GIVEN EXERCISE
From the listing below, pull out every line that contains the word "point". Case counts.

DATA SECTION
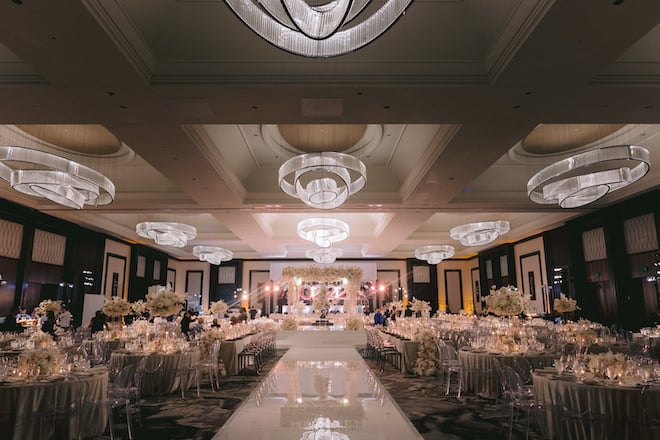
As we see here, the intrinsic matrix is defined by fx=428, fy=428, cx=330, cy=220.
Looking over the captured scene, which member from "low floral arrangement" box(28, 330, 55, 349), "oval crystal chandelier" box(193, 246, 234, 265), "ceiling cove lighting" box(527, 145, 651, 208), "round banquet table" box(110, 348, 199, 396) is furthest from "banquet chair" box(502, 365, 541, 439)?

* * *

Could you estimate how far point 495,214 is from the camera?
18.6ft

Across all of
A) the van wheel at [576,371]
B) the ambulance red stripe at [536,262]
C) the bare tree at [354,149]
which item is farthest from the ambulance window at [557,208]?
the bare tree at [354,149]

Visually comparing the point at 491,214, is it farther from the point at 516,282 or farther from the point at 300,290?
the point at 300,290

---

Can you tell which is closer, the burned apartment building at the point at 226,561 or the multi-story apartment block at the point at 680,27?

CORRECT RESULT
Could you estimate how far point 495,214 is from the camera?
Visually comparing the point at 491,214, is it farther from the point at 516,282 or farther from the point at 300,290?
the point at 300,290
Can you tell which is closer, the burned apartment building at the point at 226,561 or the multi-story apartment block at the point at 680,27?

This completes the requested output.